Problem to work on: Render the records below as a JSON list of strings, one string per line with blank lines left out. Begin at the line that contains "What separation exists" and stop after the last line of the records.

▽

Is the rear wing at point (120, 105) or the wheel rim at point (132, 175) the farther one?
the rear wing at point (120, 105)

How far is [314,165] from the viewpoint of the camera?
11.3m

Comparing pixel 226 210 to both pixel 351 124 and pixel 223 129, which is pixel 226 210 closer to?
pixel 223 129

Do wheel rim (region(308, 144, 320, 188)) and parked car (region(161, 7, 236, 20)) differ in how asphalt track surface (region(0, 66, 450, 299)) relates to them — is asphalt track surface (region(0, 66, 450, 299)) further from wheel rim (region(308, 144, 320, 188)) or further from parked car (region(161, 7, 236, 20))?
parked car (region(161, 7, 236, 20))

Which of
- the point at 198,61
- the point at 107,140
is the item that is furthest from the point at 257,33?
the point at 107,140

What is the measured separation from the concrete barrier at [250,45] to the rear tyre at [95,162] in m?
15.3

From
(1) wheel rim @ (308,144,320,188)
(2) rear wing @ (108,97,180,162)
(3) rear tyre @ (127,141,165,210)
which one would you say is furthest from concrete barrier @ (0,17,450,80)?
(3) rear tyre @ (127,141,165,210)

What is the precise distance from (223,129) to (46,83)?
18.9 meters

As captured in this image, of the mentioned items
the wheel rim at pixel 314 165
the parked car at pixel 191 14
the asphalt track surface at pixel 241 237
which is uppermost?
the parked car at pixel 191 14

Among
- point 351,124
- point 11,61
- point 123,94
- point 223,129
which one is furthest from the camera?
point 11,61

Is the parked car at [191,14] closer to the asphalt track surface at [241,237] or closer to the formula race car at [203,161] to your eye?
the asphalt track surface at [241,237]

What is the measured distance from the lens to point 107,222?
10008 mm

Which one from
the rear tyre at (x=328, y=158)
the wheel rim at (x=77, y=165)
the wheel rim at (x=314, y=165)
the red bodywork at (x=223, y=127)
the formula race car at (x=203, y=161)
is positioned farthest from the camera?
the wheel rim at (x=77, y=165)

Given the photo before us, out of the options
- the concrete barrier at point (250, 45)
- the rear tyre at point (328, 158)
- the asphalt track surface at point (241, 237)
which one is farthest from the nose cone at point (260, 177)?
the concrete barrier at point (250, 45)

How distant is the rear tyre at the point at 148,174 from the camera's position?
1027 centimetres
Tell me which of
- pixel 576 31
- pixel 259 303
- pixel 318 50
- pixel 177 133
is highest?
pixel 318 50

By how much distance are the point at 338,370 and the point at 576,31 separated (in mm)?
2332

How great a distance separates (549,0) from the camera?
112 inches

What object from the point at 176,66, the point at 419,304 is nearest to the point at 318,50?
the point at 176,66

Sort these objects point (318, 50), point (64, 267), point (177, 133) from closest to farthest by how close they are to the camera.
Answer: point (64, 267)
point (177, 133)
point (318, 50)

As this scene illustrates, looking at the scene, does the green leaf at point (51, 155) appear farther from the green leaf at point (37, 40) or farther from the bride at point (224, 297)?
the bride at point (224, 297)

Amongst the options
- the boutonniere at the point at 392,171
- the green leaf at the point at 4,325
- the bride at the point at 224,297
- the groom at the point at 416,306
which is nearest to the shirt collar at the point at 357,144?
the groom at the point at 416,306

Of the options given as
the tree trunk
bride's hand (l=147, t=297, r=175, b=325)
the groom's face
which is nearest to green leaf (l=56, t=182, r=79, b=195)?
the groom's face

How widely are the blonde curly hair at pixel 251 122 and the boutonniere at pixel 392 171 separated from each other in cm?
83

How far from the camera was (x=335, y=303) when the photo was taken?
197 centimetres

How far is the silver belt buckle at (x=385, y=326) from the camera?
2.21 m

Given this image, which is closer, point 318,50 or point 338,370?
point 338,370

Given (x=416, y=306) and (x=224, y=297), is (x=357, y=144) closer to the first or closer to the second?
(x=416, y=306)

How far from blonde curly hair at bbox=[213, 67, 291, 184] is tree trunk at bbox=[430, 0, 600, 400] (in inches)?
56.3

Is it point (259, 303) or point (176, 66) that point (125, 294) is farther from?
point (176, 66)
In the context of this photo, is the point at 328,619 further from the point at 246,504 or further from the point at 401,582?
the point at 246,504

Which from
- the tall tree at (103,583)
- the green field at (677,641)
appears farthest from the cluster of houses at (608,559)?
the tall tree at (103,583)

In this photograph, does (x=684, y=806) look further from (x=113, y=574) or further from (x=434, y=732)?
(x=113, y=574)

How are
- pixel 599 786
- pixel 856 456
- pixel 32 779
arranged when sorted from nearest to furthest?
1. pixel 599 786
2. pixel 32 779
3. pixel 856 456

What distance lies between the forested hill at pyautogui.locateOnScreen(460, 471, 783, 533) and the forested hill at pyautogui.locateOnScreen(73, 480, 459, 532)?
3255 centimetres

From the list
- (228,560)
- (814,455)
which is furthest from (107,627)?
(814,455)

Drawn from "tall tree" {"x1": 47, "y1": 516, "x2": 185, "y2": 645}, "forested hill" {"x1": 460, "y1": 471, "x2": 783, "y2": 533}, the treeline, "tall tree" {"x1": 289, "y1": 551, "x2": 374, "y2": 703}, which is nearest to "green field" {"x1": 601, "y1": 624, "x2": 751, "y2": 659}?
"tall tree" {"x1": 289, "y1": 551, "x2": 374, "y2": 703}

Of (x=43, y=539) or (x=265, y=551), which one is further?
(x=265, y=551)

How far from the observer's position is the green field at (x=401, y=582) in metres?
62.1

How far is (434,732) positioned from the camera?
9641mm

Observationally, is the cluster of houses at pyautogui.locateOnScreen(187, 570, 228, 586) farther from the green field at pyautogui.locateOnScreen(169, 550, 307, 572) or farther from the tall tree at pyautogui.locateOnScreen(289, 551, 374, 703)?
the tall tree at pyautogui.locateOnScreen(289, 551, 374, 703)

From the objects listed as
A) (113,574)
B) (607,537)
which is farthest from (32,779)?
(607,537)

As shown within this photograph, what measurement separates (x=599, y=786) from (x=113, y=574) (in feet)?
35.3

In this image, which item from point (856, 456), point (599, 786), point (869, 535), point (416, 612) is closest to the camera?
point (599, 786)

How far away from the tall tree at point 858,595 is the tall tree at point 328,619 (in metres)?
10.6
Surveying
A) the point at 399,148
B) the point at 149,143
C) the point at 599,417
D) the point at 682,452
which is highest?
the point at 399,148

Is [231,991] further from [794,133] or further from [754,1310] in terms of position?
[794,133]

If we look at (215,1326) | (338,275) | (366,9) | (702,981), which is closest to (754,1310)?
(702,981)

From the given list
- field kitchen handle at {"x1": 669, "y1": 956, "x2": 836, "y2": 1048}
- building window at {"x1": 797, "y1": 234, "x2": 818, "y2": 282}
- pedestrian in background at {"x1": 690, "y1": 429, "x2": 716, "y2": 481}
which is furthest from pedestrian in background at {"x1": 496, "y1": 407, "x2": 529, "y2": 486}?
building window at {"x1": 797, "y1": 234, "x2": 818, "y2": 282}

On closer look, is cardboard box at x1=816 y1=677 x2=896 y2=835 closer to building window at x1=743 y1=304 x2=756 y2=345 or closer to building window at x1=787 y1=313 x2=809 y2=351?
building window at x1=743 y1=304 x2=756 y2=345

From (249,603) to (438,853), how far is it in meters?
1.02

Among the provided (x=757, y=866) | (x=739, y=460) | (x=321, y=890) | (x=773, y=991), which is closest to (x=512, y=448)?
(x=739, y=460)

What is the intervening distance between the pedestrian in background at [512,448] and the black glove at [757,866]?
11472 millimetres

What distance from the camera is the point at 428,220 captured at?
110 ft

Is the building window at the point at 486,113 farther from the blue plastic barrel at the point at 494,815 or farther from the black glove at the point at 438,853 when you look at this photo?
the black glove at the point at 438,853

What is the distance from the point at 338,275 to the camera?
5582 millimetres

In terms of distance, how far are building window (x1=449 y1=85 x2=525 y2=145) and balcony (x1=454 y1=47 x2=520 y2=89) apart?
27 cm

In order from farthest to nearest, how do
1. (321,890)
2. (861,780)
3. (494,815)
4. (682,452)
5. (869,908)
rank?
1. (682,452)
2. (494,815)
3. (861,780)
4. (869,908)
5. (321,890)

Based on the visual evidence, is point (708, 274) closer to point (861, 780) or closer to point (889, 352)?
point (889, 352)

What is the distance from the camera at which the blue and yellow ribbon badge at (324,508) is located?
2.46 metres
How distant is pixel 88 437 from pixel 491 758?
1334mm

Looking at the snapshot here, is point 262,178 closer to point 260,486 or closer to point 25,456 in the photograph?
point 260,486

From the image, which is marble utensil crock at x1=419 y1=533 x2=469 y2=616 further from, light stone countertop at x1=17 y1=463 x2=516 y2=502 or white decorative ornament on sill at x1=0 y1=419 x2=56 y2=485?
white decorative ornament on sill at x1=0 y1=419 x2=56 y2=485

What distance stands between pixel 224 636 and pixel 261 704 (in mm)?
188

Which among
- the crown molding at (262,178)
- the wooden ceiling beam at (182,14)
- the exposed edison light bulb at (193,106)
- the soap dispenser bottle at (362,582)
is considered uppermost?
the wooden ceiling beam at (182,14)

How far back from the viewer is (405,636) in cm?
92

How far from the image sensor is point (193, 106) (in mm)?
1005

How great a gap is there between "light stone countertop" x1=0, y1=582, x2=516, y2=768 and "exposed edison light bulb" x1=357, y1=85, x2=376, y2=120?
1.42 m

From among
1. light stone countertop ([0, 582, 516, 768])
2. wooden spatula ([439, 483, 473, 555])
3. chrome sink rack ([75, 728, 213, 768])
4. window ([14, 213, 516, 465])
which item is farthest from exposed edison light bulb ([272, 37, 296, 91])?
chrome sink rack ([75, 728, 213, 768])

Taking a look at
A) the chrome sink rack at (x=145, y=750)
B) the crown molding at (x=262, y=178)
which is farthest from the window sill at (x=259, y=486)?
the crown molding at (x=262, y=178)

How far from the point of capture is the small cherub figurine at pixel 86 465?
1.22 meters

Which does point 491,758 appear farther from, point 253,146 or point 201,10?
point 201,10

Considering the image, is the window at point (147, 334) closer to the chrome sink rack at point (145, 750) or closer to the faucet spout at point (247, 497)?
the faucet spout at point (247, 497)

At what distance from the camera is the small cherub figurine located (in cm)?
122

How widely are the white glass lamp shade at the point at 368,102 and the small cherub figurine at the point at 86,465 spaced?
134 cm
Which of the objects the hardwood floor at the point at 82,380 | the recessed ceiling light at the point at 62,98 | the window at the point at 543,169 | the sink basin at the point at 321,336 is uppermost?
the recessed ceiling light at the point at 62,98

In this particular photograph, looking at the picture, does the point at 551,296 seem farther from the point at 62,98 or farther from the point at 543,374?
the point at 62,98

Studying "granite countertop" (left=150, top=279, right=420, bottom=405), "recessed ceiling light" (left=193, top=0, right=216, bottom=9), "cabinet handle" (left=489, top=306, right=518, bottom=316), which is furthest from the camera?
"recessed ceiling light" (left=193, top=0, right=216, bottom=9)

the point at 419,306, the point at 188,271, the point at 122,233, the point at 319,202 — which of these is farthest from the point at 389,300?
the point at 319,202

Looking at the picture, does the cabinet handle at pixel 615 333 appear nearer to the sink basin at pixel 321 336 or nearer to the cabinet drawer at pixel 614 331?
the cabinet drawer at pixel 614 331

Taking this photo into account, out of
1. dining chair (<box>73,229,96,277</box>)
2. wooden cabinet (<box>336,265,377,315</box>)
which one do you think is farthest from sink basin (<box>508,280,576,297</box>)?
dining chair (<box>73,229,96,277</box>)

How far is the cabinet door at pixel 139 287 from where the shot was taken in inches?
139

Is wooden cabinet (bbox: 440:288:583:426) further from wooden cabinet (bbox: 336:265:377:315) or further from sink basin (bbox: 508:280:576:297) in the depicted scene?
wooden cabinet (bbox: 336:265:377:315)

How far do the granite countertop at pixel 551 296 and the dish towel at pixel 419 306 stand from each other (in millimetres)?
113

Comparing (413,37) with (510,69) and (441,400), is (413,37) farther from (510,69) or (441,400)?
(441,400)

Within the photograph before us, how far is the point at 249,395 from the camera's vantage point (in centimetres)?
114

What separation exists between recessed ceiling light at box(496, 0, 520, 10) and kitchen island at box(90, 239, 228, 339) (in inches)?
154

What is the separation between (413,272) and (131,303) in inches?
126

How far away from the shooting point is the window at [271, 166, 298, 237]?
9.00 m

△

Output of the exercise:
[
  "What separation exists between recessed ceiling light at box(496, 0, 520, 10) and kitchen island at box(90, 239, 228, 339) (in inches)?",
  "154",
  "What is the separation between (413,272) and (131,303) in inches?",
  "126",
  "How far away from the shooting point is the window at [271, 166, 298, 237]?",
  "9.00 m"
]